┏━━

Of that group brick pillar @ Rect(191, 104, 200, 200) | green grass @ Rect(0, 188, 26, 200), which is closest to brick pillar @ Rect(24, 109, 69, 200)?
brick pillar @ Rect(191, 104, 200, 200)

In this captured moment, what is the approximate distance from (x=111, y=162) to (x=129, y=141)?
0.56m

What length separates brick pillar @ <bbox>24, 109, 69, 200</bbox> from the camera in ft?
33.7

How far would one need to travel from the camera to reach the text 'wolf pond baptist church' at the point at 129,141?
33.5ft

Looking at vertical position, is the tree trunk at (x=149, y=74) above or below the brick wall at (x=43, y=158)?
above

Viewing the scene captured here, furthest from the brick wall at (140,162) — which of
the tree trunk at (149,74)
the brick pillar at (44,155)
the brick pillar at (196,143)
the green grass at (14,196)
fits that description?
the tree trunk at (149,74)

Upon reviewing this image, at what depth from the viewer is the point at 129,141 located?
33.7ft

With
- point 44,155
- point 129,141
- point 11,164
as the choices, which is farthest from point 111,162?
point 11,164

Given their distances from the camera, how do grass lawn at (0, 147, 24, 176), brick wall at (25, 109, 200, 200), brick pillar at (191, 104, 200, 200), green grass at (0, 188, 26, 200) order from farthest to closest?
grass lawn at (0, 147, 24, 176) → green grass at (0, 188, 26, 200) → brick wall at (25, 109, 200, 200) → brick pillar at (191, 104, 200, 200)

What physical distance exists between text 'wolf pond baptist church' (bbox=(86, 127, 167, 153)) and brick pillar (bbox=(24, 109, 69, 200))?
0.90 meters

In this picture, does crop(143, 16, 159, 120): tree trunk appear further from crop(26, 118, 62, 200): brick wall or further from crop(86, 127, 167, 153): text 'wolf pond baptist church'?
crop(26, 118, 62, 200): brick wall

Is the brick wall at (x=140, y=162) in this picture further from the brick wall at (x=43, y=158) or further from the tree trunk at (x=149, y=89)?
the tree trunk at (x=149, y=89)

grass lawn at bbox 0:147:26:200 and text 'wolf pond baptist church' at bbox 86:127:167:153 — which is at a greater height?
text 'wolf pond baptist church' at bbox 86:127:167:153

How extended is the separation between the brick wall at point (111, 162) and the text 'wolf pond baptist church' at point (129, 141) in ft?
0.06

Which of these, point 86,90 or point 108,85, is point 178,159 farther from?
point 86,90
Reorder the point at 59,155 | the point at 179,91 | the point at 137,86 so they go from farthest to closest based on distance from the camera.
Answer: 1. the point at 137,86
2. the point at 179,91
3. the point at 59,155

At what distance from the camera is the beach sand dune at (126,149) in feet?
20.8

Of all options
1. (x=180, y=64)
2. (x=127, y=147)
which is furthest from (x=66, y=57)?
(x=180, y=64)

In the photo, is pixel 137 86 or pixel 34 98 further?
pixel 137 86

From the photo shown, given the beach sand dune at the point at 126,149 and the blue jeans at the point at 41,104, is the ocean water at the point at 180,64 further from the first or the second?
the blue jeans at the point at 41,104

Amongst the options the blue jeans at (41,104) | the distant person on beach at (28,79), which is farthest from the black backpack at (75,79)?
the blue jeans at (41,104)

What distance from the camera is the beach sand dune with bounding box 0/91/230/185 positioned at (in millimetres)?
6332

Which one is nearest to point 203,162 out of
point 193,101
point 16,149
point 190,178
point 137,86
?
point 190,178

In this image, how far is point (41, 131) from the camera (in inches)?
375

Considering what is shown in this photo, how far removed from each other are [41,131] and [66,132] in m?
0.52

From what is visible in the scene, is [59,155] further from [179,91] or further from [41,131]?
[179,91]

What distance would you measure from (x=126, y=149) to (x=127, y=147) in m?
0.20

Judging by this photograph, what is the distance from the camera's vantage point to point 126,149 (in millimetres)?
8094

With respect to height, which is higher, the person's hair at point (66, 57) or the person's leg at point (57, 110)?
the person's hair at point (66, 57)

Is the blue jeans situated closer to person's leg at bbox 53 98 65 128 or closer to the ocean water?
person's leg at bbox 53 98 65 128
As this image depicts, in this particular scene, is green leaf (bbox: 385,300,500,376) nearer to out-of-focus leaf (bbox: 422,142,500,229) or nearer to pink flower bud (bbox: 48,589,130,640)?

┗━━

**What to do**
Copy, word for word, the lines of the records from the line containing "From what is" through the final line of the records, including both ends.

**Exercise response**
From what is visible in the scene, is [59,155] further from [179,91] or further from [41,131]?
[179,91]

What distance would you measure from (x=126, y=149) to (x=127, y=147) in m?
0.20

Judging by this photograph, what is the distance from the camera's vantage point to point 126,149 (in millimetres)?
8094

With respect to height, which is higher, the person's hair at point (66, 57) or the person's leg at point (57, 110)?
the person's hair at point (66, 57)

Is the blue jeans situated closer to person's leg at bbox 53 98 65 128 or closer to the ocean water?
person's leg at bbox 53 98 65 128
As this image depicts, in this particular scene, is green leaf (bbox: 385,300,500,376) nearer to out-of-focus leaf (bbox: 422,142,500,229) or nearer to pink flower bud (bbox: 48,589,130,640)?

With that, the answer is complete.